Extracted text.
Perform Fisher's one-sample randomization (permutation) test for location.

oneSamplePermutationTest(x, alternative = "two.sided", mu = 0, exact = FALSE, 
    n.permutations = 5000, seed = NULL, ...)

Arguments

x

numeric vector of observations. Missing (NA), undefined (NaN), and infinite (Inf, -Inf) values are allowed but will be removed.

alternative

character string indicating the kind of alternative hypothesis. The possible values are "two.sided" (the default), "less", and "greater".

mu

numeric scalar indicating the hypothesized value of the mean. The default value is mu=0.

exact

logical scalar indicating whether to perform the exact permutation test (i.e., enumerate all possible permutations) or simply sample from the permutation distribution. The default value is exact=FALSE.

n.permutations

integer indicating how many times to sample from the permutation distribution when exact=FALSE. The default value is n.permutations=5000. This argument is ignored when exact=TRUE.

seed

positive integer to pass to the R function set.seed. The default is seed=NULL, in which case the current value of .Random.seed is used. Using the seed argument lets you reproduce the exact same result if all other arguments stay the same.

...

arguments that can be supplied to the format function. This argument is used when creating the names attribute for the statistic component of the returned list (see permutationTest.object).

Details

Randomization Tests
In 1935, R.A. Fisher introduced the idea of a randomization test (Manly, 2007, p. 107; Efron and Tibshirani, 1993, Chapter 15), which is based on trying to answer the question: “Did the observed pattern happen by chance, or does the pattern indicate the null hypothesis is not true?” A randomization test works by simply enumerating all of the possible outcomes under the null hypothesis, then seeing where the observed outcome fits in. A randomization test is also called a permutation test, because it involves permuting the observations during the enumeration procedure (Manly, 2007, p. 3).

In the past, randomization tests have not been used as extensively as they are now because of the “large” computing resources needed to enumerate all of the possible outcomes, especially for large sample sizes. The advent of more powerful personal computers and software has allowed randomization tests to become much easier to perform. Depending on the sample size, however, it may still be too time consuming to enumerate all possible outcomes. In this case, the randomization test can still be performed by sampling from the randomization distribution, and comparing the observed outcome to this sampled permutation distribution.

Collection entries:
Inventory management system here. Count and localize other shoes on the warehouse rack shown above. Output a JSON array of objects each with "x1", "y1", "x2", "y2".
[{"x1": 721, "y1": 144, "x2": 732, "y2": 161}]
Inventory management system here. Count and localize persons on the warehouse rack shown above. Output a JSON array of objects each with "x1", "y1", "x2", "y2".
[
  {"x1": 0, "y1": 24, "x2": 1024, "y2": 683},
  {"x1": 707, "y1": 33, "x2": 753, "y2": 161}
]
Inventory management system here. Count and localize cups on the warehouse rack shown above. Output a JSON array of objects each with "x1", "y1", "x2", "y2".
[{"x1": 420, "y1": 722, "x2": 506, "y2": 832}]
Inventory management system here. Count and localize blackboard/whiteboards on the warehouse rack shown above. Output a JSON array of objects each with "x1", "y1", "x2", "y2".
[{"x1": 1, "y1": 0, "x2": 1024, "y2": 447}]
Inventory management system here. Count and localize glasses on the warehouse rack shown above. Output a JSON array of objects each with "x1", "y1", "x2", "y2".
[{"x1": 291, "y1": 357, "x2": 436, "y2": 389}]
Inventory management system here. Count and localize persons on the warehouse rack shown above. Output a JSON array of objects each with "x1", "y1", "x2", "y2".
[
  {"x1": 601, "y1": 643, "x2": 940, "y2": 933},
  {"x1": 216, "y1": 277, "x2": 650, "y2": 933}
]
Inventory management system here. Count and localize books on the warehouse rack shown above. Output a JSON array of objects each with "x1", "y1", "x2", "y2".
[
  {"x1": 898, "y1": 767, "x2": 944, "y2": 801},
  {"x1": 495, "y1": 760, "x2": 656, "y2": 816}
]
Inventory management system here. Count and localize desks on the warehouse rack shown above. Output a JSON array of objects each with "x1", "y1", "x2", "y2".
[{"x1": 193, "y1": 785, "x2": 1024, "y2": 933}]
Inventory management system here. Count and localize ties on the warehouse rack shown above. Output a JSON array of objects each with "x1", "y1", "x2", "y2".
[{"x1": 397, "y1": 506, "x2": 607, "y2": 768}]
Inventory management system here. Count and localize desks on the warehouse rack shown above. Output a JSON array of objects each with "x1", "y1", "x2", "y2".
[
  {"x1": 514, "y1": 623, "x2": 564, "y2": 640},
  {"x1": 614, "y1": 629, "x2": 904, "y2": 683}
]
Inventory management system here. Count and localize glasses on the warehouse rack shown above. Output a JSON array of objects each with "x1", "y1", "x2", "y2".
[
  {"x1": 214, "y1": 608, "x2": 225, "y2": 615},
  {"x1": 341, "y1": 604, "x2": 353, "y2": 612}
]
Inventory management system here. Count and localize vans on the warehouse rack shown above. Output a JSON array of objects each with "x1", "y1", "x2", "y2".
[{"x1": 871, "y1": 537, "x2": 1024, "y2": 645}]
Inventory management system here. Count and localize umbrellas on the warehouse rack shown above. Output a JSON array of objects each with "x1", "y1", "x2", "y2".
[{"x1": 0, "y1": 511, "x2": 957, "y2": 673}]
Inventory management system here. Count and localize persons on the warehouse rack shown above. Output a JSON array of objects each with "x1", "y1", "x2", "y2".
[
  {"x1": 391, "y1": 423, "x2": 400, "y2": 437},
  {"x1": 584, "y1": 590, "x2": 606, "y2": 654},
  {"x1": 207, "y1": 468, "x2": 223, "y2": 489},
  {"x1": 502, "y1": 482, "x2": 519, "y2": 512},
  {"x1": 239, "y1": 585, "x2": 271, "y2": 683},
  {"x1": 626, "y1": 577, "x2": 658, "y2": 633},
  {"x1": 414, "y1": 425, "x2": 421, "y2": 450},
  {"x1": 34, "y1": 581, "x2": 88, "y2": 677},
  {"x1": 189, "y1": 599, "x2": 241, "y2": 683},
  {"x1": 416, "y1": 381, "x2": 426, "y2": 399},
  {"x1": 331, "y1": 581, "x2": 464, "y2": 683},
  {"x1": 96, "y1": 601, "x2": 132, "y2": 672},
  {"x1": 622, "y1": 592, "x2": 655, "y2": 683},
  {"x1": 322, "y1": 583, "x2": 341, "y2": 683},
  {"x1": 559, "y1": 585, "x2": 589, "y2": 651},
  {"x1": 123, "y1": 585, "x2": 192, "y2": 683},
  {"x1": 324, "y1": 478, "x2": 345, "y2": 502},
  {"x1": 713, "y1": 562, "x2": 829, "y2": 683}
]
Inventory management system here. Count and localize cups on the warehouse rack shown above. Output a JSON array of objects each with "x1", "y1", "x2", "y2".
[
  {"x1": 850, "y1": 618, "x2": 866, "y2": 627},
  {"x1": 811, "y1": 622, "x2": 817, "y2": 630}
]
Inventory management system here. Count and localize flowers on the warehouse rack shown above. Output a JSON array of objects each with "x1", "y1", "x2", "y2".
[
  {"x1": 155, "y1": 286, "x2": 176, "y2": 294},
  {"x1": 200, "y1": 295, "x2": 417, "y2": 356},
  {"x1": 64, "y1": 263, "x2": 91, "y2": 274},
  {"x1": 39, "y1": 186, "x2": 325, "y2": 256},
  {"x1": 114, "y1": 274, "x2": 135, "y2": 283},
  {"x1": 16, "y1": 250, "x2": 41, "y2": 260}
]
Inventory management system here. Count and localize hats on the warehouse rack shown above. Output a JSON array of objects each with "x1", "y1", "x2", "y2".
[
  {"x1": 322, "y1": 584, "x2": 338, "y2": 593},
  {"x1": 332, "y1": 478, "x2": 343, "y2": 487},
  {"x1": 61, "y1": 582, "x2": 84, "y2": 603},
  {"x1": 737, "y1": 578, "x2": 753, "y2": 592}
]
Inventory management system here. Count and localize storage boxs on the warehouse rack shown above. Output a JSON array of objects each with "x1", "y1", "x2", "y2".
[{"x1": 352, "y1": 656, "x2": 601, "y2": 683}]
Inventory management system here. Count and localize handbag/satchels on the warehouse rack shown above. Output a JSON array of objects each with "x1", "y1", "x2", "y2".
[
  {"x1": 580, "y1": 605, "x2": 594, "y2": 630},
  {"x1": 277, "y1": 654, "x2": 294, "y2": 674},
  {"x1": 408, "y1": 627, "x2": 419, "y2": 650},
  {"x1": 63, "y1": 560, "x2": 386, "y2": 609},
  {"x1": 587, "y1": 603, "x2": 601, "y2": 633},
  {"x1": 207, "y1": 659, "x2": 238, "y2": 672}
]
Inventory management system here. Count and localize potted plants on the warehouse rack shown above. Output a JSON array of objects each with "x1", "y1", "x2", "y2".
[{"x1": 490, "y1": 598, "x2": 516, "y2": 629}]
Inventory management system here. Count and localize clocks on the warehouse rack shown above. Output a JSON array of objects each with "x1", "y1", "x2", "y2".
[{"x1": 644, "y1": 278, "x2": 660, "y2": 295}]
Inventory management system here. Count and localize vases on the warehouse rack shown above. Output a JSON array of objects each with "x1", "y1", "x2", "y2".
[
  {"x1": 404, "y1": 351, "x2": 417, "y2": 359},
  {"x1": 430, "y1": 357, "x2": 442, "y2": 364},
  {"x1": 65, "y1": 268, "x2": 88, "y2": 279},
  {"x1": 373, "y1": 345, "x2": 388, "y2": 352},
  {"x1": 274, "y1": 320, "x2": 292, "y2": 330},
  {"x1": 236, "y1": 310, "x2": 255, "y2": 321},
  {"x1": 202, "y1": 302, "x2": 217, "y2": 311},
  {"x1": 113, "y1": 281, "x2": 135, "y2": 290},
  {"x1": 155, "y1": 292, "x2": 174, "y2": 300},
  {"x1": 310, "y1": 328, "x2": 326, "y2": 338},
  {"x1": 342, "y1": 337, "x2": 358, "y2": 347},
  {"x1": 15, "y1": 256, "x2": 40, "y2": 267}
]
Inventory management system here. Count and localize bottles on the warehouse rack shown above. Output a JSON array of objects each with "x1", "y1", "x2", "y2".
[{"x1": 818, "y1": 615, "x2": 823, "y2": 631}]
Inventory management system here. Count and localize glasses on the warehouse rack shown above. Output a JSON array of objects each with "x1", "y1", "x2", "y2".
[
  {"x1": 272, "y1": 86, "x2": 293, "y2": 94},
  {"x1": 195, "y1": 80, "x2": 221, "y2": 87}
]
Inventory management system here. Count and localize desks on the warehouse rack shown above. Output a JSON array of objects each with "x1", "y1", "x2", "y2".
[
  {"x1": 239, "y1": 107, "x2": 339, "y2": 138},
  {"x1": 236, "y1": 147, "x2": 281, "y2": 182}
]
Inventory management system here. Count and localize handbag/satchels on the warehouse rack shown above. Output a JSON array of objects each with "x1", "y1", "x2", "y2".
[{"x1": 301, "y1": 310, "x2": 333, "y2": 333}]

Request A. Extract verbatim the stretch of the permutation test documentation from "numeric scalar indicating" through "stay the same.".
Request B. Gather every line of the rows that contains the string "storage", treating uppercase and lowercase as distinct.

Complete answer A.
numeric scalar indicating the hypothesized value of the mean. The default value is mu=0.

exact

logical scalar indicating whether to perform the exact permutation test (i.e., enumerate all possible permutations) or simply sample from the permutation distribution. The default value is exact=FALSE.

n.permutations

integer indicating how many times to sample from the permutation distribution when exact=FALSE. The default value is n.permutations=5000. This argument is ignored when exact=TRUE.

seed

positive integer to pass to the R function set.seed. The default is seed=NULL, in which case the current value of .Random.seed is used. Using the seed argument lets you reproduce the exact same result if all other arguments stay the same.

Complete answer B.
Inventory management system here. Count and localize storage boxs on the warehouse rack shown above. Output a JSON array of objects each with "x1", "y1", "x2", "y2".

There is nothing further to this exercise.